··· Extracted text ···
Friday, March 24, 2023

Notes on Film: Too Tired to be Annoyed

 by Anthony King

From giant wieners to Gerry Butts.

In the past three days I've gotten a total of eight hours of sleep. I'm exhausted. I'm extra dysfunctional. I'm mad as hell, and I'm not going to take this anymore! So that means you don't have to read any of my stream of consciousness, delusional rambling this week. I’m so tired I’m having a hard time caring about anything but watching movies. Instead, here's what I've been watching.
After my journey through the Lone Wolf and Cub series last month I'd been craving the same type of Japanese cinema. Luckily, HBO Max has a few different options. I decided to start with Hanzo the Razor and the first film in the trilogy, Sword of Justice (1972). Directed by Kenji Misumi – the same man that brought us LW&C – this is a movie all about dick. No, seriously. Shintaro Katsu plays the titular Hanzo, a no-holds-barred type of cop during the Edo period in Japan who doesn't believe in bending any rules. In fact, Hanzo believes in self-flagellation, telling his superior officer that he needs to intimately know what torture tactics work best for interrogating suspects. Along with that, he also abuses his penis, which by all accounts is quite substantial. In Sword of Justice, Hanzo suspects his superior's mistress knows the whereabouts of a known criminal, so he employs his massive member to do the work for him. Dave Eves's review on Letterboxd says it all: “What. The. Fuck.” The movie is very good. It's very weird, and having gone in completely blind, I was taken aback at first by the prickish plot. But it's well worth the 90 minutes, and it wasn't until this very minute that I realized the double entendre of the film's title. While I haven't seen Jamaa Fanaka's Welcome Home Brother Charles (1975), I know what it's about and feel it would make a perfect giant, weird penis double feature with Sword of Justice. Next week I hope to report back with the second Hanzo film, The Snare (1973).
··· Information shown ···
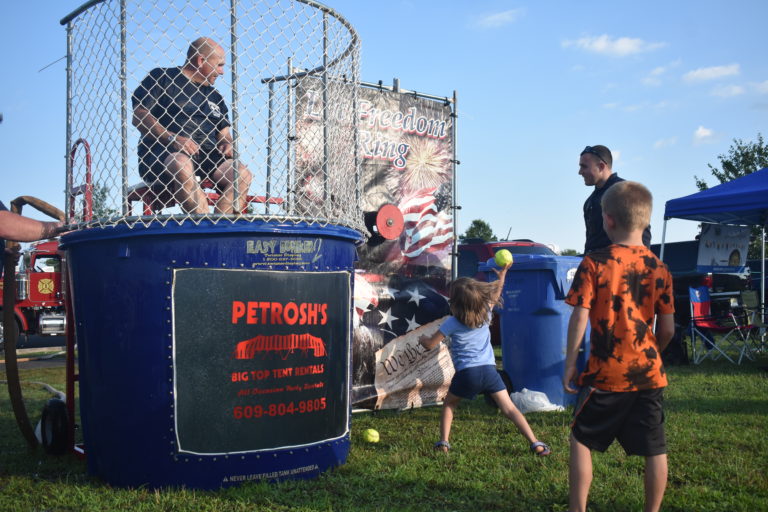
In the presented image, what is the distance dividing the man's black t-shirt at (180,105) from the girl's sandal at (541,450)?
2.87 m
···
- Problems
[a] Rewrite the paragraph of the film column that begins "In the past three days" as a short bulleted list that keeps its main facts.
[b] Answer these questions from the film column:
(i) Who wrote the column?
(ii) Which streaming service offered the Japanese films the writer wanted?
(iii) Which Hanzo film does the writer hope to report on next week?
[c] Please reproduce the part of the film column that opens with the words containing "Friday, March 24, 2023" and closes with "I've been watching.".

- Complete answers
[a]
- The writer has had a total of eight hours of sleep in the past three days.
- The writer is exhausted, extra dysfunctional and mad as hell.
- So there is no stream-of-consciousness rambling this week.
- The writer can hardly care about anything but watching movies.
- Instead, the column covers what the writer has been watching.

[b]
(i) Anthony King
(ii) HBO Max
(iii) The Snare (1973)

[c]
Friday, March 24, 2023

Notes on Film: Too Tired to be Annoyed

 by Anthony King

From giant wieners to Gerry Butts.

In the past three days I've gotten a total of eight hours of sleep. I'm exhausted. I'm extra dysfunctional. I'm mad as hell, and I'm not going to take this anymore! So that means you don't have to read any of my stream of consciousness, delusional rambling this week. I’m so tired I’m having a hard time caring about anything but watching movies. Instead, here's what I've been watching.